821(弘仁12年)に空海(弘法大師)が開基と伝えられる富田林市の古刹。本尊の不動明王像と脇侍は空海自作と伝わっている。開山時には現在地から南に1kmほど離れた嶽山(だけやま)の中腹にあったが、南北朝時代に楠木正成が嶽山山頂に龍泉寺城を築いたため戦火に巻き込まれ、本尊と脇侍は仮堂に避難。さらに1463(寛正4)年に現在地に移った。「目の神様」、「芽の出る不動様」として有名で、眼病平癒、商売繁盛、交通安全、開運厄除にご利益がある。本堂では25日を除く毎日、6:00、10:00、11:30、13:00、14:00、15:30にインド伝来の密教の秘法、祈願成就のための「不動護摩供」の儀式を行なっている。毎月28日の「不動尊御縁日」は近鉄滝谷不動駅から1kmの参道には、200軒もの露店が軒を並べる。5月28日の「柴灯大護摩供」(さいとうだいごまく)は山伏180名が参加する壮大なもの。法楽殿前で焚かれる護摩木も十数万本にも及ぶ。
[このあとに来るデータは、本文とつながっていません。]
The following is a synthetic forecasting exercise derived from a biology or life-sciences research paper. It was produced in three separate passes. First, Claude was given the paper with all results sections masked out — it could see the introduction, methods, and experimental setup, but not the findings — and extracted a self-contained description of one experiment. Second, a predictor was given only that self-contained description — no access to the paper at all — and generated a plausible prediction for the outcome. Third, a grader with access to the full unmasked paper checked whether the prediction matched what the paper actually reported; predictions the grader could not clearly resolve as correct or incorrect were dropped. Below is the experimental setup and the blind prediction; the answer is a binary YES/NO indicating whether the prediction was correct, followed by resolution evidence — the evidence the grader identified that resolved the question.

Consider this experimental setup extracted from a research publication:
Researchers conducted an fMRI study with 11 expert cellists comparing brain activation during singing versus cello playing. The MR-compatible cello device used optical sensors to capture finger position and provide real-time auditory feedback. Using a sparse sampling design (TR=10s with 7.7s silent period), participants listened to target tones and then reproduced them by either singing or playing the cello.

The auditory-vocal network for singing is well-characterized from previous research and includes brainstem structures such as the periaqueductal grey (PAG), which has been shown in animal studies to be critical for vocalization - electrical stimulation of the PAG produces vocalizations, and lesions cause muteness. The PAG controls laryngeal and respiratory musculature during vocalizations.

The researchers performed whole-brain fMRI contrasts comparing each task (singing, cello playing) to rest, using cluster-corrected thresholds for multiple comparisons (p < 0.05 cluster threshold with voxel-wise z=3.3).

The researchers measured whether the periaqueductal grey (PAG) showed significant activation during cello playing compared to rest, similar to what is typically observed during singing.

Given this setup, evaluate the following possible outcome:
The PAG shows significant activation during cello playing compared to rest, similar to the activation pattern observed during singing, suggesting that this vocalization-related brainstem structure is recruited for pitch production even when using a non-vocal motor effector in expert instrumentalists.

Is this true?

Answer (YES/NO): NO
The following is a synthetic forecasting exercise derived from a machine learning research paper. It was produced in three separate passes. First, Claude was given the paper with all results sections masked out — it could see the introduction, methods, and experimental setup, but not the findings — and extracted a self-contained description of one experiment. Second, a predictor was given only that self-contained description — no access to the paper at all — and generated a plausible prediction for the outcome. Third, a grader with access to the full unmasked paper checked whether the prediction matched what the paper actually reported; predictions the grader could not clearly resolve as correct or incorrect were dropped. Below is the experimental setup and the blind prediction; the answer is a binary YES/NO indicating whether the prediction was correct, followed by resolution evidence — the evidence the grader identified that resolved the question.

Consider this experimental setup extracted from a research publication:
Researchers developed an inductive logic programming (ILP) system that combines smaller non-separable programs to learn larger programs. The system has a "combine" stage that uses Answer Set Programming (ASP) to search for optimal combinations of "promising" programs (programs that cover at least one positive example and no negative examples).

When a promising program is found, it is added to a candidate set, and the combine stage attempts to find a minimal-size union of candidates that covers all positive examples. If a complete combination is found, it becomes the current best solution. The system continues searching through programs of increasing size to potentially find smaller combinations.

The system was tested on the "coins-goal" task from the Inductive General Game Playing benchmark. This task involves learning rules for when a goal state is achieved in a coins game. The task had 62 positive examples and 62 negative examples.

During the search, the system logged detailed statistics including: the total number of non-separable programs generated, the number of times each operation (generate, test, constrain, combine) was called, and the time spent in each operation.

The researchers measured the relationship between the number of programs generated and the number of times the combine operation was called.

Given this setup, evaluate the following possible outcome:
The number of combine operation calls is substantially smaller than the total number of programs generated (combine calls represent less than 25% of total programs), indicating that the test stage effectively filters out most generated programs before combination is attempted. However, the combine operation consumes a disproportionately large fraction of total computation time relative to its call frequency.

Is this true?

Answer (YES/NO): NO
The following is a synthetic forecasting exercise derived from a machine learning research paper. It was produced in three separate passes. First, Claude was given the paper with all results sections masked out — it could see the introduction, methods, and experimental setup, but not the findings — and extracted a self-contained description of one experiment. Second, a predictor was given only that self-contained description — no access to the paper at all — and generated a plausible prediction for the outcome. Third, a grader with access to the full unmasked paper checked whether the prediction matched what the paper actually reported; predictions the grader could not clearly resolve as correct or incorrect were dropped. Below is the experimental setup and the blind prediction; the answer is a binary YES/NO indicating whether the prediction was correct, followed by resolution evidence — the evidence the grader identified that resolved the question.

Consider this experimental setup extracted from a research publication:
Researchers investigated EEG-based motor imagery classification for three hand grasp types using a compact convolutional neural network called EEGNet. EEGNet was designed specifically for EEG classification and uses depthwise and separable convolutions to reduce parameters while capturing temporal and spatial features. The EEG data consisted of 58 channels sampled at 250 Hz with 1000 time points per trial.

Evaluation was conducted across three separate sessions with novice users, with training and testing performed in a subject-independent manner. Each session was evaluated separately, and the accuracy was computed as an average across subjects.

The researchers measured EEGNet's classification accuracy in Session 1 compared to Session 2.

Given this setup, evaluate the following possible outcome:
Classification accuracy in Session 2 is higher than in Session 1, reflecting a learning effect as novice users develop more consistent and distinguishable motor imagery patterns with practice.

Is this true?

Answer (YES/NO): YES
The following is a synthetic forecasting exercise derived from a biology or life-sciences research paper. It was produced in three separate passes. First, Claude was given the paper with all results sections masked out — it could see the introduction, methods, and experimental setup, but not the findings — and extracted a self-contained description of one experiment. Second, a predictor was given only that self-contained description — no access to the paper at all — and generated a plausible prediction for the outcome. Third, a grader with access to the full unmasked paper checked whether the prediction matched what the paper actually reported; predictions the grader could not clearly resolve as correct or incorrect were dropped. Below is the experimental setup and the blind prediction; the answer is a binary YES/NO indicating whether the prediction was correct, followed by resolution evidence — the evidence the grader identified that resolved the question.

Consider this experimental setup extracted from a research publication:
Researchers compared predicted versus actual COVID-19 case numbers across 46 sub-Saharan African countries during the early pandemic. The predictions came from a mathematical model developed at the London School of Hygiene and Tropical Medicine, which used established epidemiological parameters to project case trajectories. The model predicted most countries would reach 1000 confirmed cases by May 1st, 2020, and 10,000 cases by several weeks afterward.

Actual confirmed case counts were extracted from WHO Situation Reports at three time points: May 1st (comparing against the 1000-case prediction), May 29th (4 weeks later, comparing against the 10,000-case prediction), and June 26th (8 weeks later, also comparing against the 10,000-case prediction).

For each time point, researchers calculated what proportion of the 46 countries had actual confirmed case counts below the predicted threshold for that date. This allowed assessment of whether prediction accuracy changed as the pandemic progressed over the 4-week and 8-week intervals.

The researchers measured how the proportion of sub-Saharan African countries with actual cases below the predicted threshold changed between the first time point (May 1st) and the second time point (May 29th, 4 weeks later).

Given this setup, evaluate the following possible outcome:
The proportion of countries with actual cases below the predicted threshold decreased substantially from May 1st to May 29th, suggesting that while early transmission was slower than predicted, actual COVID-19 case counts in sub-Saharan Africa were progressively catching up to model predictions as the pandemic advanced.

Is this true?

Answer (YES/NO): NO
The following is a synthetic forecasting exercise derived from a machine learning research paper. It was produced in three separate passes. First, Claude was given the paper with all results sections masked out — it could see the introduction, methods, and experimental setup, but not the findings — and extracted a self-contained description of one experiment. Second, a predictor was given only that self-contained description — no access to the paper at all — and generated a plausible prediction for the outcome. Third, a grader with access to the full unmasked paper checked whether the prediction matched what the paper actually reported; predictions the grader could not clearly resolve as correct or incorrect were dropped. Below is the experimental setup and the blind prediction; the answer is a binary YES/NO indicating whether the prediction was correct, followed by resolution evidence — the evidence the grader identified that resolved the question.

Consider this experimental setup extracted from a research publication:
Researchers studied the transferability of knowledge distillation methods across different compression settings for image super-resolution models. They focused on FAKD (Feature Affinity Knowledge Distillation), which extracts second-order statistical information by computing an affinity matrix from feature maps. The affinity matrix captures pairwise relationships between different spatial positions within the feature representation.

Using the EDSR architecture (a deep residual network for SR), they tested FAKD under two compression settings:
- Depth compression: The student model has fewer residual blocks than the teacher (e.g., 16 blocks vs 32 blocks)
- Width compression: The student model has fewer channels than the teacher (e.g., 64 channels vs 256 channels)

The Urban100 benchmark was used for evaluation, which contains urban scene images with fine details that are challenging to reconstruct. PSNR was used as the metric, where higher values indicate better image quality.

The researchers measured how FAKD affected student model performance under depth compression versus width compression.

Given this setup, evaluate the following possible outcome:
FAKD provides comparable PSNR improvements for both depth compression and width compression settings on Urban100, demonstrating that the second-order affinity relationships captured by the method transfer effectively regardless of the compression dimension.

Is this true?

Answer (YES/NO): NO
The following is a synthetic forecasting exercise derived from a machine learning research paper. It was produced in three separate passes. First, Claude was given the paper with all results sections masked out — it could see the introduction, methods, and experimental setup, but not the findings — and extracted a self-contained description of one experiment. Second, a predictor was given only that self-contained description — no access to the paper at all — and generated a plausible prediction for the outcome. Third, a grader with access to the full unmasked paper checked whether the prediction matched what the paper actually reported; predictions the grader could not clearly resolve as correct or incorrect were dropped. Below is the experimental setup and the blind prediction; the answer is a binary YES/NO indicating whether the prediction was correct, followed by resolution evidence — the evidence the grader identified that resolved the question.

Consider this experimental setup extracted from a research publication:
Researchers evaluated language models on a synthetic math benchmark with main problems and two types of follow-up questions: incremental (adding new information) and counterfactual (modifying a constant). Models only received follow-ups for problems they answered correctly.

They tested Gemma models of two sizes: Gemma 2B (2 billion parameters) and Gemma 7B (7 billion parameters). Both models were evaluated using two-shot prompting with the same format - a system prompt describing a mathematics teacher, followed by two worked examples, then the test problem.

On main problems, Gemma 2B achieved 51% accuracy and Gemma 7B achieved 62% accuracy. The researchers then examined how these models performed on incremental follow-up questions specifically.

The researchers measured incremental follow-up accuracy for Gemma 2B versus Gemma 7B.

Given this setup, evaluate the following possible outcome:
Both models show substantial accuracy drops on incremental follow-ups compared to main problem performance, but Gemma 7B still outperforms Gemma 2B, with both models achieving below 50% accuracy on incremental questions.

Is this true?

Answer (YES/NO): NO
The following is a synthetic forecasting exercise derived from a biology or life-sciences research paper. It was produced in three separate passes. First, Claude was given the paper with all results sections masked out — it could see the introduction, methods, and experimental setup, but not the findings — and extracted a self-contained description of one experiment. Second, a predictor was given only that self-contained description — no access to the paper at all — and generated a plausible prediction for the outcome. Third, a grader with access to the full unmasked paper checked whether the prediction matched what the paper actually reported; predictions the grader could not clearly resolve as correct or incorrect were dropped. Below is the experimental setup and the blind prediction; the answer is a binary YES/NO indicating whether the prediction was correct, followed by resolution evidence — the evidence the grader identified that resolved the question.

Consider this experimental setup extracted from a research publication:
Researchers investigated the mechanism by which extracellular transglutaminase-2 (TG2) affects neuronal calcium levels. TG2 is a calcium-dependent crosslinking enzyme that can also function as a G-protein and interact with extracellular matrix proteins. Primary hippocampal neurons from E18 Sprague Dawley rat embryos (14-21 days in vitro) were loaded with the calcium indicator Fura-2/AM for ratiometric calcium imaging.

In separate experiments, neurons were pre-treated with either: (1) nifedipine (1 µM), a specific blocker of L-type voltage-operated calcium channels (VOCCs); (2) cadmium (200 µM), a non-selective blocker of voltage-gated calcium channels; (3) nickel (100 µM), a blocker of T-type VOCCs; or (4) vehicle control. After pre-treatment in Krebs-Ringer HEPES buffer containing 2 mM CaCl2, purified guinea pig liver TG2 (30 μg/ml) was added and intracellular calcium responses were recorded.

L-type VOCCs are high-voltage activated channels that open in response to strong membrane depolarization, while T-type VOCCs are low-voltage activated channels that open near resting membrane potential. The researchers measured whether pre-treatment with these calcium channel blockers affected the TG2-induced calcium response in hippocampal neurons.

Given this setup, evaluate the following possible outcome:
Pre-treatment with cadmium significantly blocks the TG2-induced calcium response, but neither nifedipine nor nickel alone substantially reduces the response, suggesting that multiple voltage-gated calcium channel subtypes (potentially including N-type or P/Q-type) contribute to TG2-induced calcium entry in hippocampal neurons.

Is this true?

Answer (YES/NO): NO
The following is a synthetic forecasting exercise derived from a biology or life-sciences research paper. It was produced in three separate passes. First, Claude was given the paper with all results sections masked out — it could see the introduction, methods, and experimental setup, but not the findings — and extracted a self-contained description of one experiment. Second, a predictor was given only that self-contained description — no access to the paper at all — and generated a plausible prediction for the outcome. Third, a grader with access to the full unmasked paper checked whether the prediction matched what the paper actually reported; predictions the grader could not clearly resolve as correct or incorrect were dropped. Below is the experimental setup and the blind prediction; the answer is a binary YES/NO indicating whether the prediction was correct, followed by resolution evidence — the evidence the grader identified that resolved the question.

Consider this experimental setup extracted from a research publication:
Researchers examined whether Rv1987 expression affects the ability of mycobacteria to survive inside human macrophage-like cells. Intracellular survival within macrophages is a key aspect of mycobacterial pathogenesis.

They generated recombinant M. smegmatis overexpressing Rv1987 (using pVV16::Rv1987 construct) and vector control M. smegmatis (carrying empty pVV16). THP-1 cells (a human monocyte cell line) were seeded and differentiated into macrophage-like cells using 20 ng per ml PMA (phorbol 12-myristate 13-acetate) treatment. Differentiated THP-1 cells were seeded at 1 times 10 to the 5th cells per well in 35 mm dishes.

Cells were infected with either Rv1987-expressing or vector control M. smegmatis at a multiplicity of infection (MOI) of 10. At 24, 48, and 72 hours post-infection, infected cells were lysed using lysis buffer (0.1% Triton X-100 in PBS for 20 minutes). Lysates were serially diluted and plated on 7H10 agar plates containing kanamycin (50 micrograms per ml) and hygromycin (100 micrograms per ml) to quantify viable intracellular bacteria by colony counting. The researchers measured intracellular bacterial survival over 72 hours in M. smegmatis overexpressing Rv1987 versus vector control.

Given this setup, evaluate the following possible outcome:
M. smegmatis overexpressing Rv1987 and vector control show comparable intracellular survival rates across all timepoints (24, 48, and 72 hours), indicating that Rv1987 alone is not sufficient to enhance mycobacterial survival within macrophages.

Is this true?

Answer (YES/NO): NO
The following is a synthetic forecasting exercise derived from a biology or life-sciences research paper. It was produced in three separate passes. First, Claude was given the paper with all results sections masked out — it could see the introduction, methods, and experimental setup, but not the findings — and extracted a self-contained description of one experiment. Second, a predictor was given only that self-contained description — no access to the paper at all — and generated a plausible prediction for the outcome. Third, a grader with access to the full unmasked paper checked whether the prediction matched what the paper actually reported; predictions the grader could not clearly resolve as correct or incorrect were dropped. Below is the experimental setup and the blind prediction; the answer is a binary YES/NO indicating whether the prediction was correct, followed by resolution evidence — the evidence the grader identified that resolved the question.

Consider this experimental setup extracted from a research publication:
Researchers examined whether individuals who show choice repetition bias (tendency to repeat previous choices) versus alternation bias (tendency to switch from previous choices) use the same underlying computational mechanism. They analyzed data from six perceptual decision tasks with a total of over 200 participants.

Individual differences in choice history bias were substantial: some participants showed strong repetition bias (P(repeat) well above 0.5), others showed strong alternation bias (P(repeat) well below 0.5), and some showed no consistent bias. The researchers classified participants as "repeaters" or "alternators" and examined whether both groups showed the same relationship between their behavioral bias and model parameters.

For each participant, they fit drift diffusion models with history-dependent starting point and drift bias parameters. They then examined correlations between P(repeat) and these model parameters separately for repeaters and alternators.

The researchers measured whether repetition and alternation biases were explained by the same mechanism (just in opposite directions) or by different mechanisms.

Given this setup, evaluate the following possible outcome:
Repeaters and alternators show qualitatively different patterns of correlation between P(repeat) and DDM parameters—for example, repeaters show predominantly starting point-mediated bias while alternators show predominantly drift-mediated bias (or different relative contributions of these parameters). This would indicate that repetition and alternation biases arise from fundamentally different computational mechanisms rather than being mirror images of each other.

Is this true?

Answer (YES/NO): NO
奈良時代に聖武天皇の勅命で行基が開創し、空海(弘法大師)も修行をしたという古刹。その後衰退するが、1165(永万元)年、高野山の阿観僧正が後白河法皇、八条女院の庇護を受け再興。八条女院は真如親王筆の弘法大師御影を高野山から金剛寺御影堂に移したことから、女性が弘法大師と縁を結ぶ霊場となり、「女人高野」と称されるようになった。南北朝時代には南北両朝の祈願所になり、後村上天皇(後醍醐天皇の第1皇子で、南朝第2代の天皇)が1354(正平9)年から6年間、金剛寺を行在所とした。南朝方は後光厳天皇、長慶天皇、御亀山天皇が、北朝方は光厳天皇、光明天皇、崇光天皇が行在所としてまさに呉越同舟の時代となった。鎌倉時代築の天野殿は、寺の食堂(じきどう)で、後村上天皇の政庁となったためにその名がある。やはり鎌倉時代築の楼門とともに国の重要文化財。真如親王筆の弘法大師の御影が奉安されている「御影堂」と多宝塔は平安時代の創建と伝えられ国の重要文化財。金堂には、運慶の作と伝えられる本尊・大日如来、脇士の不動明王、隆三世明王が祀られており建物とともに国の重要文化財。